With the end of the fiscal year approaching, ASHA had discovered an extra $600,000 that needed to be spent within a week. Just like that, the project was back on.
Almost immediately, the planners hit another snag. The two doctors at INCAN who had helped draft the application had since left the institute and the Washington University team struggled to find anyone at INCAN or the league willing to take over the project.
Frustrated and disbelieving — “Why would anyone turn down a free radiotherapy machine?” Mutic asked. He and Gay flew to Guatemala City to make their case to the league’s board in person. “We were talking and getting nowhere and all of a sudden I realized: They think somebody is getting rich off this,” Gay recalled.
League President Vicky Fuentes de Falla, MD, is a petite, impeccably dressed woman with gracious manners, an abhorrence of corruption and a will of steel. A female doctor in a profession dominated by men, de Falla did not rise to her current position by allowing herself to be snowed. She was adamant that the league would not take part in any kickback schemes.
Gay turned to Mutic and shared his insight. On the whiteboard, Mutic meticulously wrote out all the project’s funding and expenses. There simply wasn’t any money available to be redirected into anyone’s pockets. “Vicky just sat there and looked at the numbers for a while, and then she stood up, smiled, and said, ‘Great, let’s do business,’” Mutic recalled.
Once on board, the league helped fill the remaining gaps, such as funding the remodel of an old cobalt bunker to meet the new machine’s safety and size requirements. Najera filled out the necessary paperwork for permits and licenses from the Guatemalan government. The U.S. National Nuclear Security Administration made an in-kind donation to the project by safely disposing of the cobalt.

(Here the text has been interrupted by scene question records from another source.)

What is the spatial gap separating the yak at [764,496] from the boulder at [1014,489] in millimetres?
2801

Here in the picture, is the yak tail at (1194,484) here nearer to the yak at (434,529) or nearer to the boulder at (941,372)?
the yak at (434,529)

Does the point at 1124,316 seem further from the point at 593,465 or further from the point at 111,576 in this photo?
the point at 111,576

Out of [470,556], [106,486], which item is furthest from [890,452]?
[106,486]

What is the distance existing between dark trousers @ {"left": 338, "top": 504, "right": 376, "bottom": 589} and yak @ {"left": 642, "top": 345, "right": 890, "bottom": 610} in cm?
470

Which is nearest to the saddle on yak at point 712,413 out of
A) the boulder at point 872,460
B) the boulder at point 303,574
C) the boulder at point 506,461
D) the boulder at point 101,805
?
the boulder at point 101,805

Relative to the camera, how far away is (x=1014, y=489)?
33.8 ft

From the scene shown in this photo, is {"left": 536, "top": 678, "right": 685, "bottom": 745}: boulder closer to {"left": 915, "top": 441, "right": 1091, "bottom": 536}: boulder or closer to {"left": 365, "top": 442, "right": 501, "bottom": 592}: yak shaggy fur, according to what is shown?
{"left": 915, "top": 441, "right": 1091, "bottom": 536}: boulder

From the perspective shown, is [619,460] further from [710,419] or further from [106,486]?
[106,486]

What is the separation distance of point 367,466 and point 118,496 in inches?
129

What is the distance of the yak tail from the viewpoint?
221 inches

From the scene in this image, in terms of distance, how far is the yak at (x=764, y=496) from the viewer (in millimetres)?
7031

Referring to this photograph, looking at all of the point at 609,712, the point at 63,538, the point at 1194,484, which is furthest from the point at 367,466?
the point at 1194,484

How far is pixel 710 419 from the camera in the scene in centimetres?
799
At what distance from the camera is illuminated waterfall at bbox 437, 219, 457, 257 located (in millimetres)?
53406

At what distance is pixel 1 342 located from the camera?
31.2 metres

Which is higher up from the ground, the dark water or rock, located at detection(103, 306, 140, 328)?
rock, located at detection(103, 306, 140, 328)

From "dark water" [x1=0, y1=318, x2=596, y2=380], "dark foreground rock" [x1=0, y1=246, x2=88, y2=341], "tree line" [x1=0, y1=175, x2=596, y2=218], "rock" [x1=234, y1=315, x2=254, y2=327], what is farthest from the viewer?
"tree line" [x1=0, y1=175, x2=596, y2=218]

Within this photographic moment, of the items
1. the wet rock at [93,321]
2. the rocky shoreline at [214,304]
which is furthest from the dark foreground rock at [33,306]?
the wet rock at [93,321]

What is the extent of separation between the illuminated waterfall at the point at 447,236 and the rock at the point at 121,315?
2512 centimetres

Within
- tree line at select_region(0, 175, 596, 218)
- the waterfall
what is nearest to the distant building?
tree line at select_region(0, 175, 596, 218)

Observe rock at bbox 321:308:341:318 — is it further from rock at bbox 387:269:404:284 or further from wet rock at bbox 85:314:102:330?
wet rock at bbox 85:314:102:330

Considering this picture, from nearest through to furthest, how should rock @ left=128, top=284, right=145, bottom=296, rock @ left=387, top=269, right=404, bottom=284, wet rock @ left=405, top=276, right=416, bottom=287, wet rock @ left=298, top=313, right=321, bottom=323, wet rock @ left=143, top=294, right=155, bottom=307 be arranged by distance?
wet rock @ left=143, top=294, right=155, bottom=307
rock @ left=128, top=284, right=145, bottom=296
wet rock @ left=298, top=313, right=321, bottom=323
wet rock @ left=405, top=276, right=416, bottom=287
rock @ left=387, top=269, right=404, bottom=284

After three near-death experiences, the resurrected project lumbered forward.
The purchase and delivery of the Halcyon was far from the end of the collaboration. After the machine was installed, two Washington University medical physicists — Bin Cai, PhD, and Eric Laugeman — flew down to INCAN to help with the initial calibration, since they routinely calibrate Washington University’s identical Halcyon system. Najera flew to St. Louis to design treatment protocols in consultation with Mutic and Cai. WhatsApp messages fly cross-continentally whenever problems crop up. Washington University leaders, the league and INCAN are planning more collaborations, such as digitizing the institute’s current paper medical records system.
The morning of the opening ceremony started with a blessing. Gay, Najera, de Falla and a dozen others who had helped bring the machine to INCAN congregated in the newly built bunker. A Catholic priest read a passage about pastoral care of the sick and sprinkled the machine with holy water. The day before, local artist Marie Andrée had finished painting a scene of Lake Atitlán on the wall behind the machine, an iconic image as recognizable to Guatemalans as the Grand Canyon is to Americans.

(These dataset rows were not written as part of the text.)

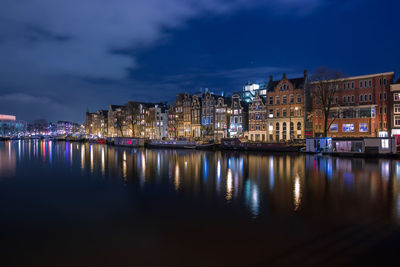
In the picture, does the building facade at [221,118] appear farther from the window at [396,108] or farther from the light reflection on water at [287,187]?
the light reflection on water at [287,187]

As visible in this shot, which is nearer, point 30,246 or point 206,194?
point 30,246

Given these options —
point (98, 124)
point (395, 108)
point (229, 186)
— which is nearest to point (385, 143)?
point (395, 108)

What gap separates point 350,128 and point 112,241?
64686 mm

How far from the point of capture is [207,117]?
95438 mm

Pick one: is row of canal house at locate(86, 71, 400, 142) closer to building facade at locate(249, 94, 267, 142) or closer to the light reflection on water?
building facade at locate(249, 94, 267, 142)

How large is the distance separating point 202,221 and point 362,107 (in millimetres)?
60602

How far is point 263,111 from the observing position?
263 ft

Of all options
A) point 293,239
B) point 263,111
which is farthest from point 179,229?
point 263,111

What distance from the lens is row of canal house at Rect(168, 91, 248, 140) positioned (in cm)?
8656

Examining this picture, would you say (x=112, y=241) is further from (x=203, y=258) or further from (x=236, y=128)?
(x=236, y=128)

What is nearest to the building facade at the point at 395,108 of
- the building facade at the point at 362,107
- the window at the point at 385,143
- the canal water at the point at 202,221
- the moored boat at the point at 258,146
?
the building facade at the point at 362,107

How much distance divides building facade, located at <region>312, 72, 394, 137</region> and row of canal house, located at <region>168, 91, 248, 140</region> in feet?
85.0

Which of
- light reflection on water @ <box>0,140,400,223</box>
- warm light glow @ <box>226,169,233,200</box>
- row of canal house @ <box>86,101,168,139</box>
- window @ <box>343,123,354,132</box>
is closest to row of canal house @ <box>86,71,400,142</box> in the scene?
window @ <box>343,123,354,132</box>

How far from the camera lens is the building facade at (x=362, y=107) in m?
62.0
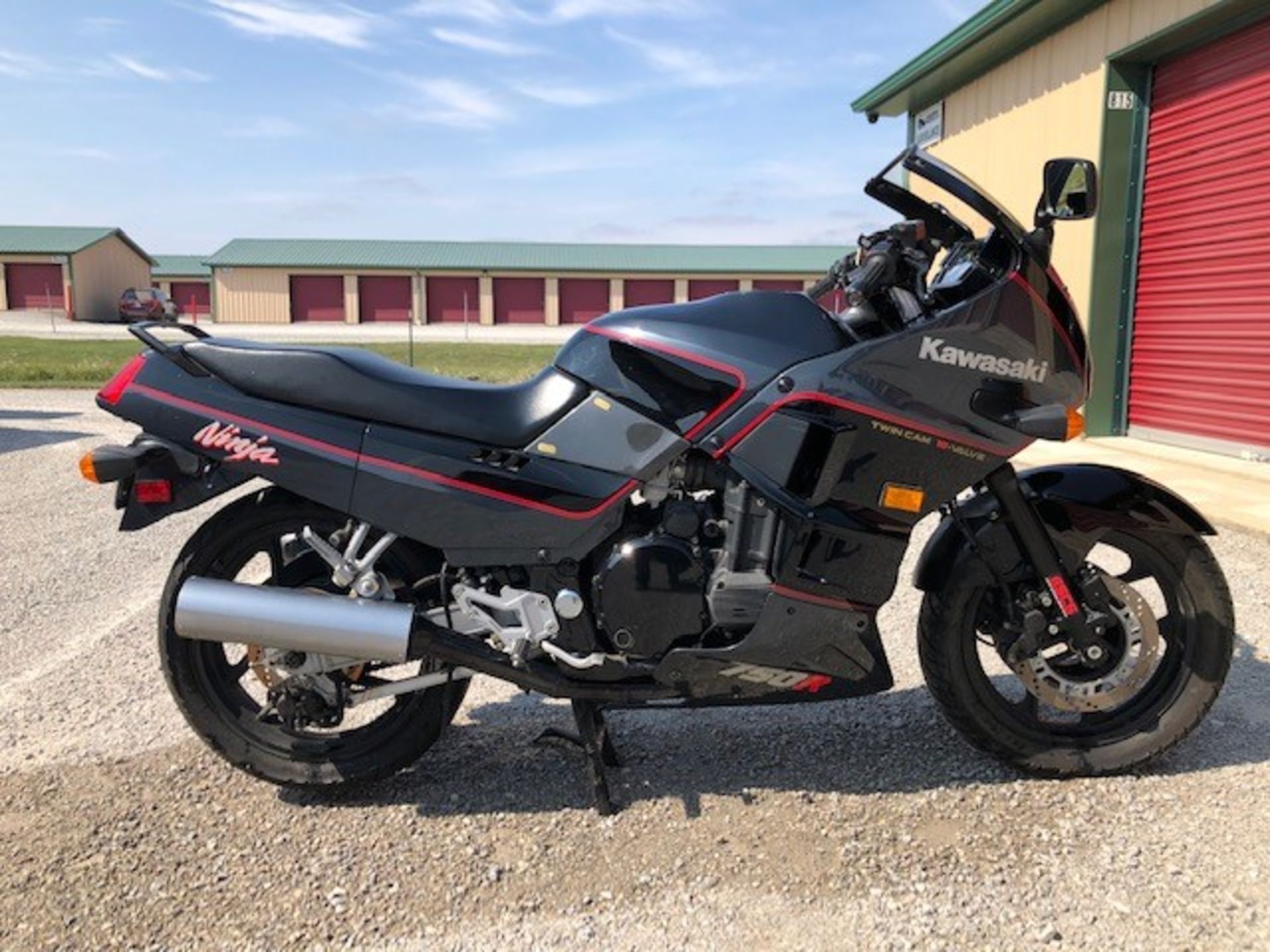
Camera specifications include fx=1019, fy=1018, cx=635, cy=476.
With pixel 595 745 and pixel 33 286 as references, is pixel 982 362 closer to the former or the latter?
pixel 595 745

“My dream is that this hospital should be the best in Central America, for all people, and for free,” de Falla said. “I am proud of the quality of care we have been delivering to all our patients, regardless of ability to pay. With this new machine, we can provide even better care to more people.”
The radiotherapy machine is now working at full capacity, treating 30 patients a day. INCAN’s medical director, Carlos Garcia, MD, keeps a close eye on the machine’s caseload, allocating time to those patients who will benefit the most from the new technology. Yesenia Castellanos has finished her course of therapy and no longer makes the daily trip to INCAN. But every day the machine provides treatment and hope to people very much like her.